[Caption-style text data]

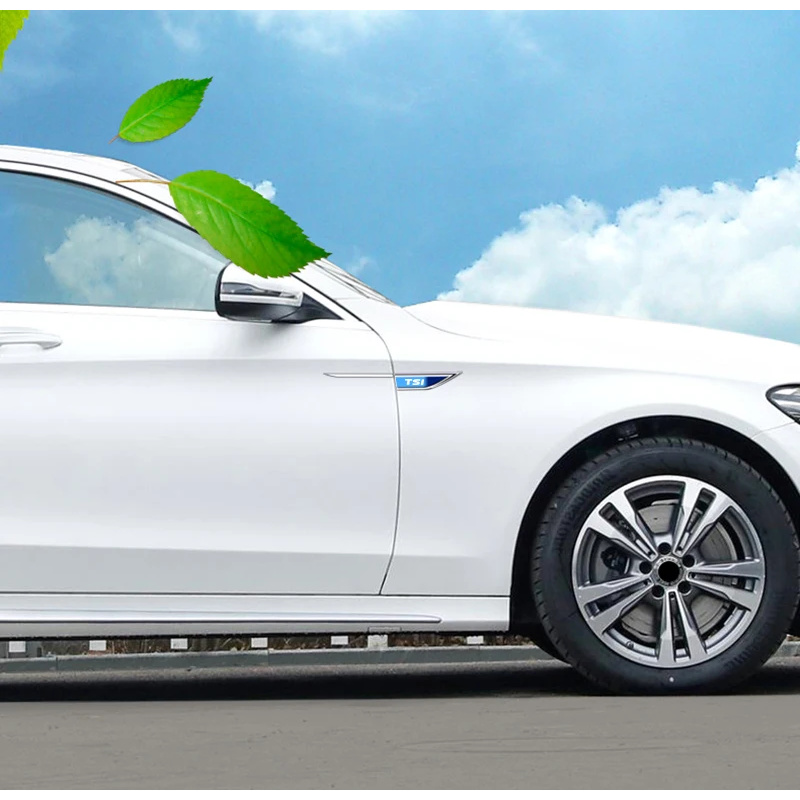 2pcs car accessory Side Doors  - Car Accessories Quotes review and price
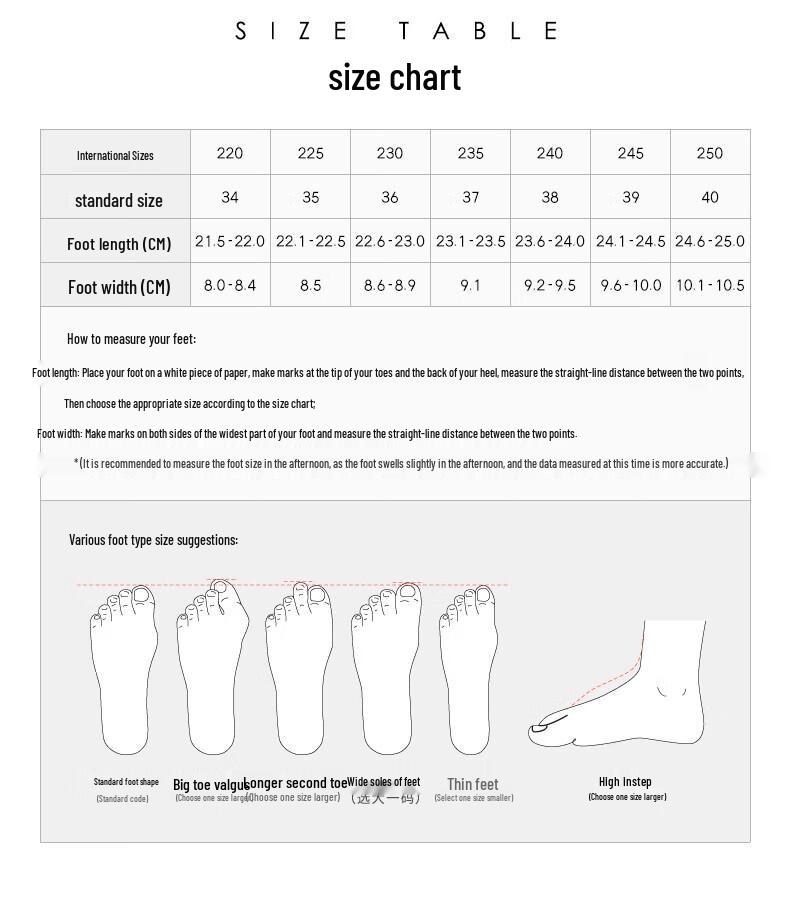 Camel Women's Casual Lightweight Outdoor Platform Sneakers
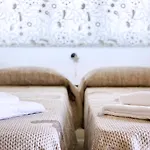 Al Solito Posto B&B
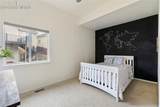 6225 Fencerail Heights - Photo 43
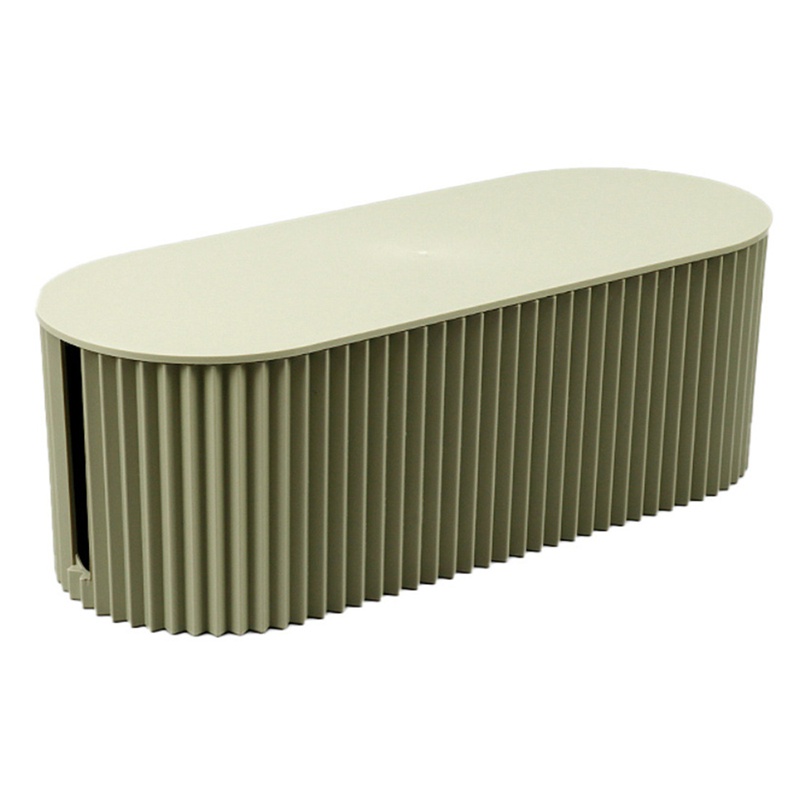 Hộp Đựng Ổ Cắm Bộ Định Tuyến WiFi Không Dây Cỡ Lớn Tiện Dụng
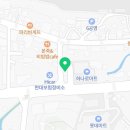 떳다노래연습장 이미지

**What is required**
What's needed is every record restated exactly, pictures excluded.

**Finished task**
 2pcs car accessory Side Doors  - Car Accessories Quotes review and price
 Camel Women's Casual Lightweight Outdoor Platform Sneakers
 Al Solito Posto B&B
 6225 Fencerail Heights - Photo 43
 Hộp Đựng Ổ Cắm Bộ Định Tuyến WiFi Không Dây Cỡ Lớn Tiện Dụng
 떳다노래연습장 이미지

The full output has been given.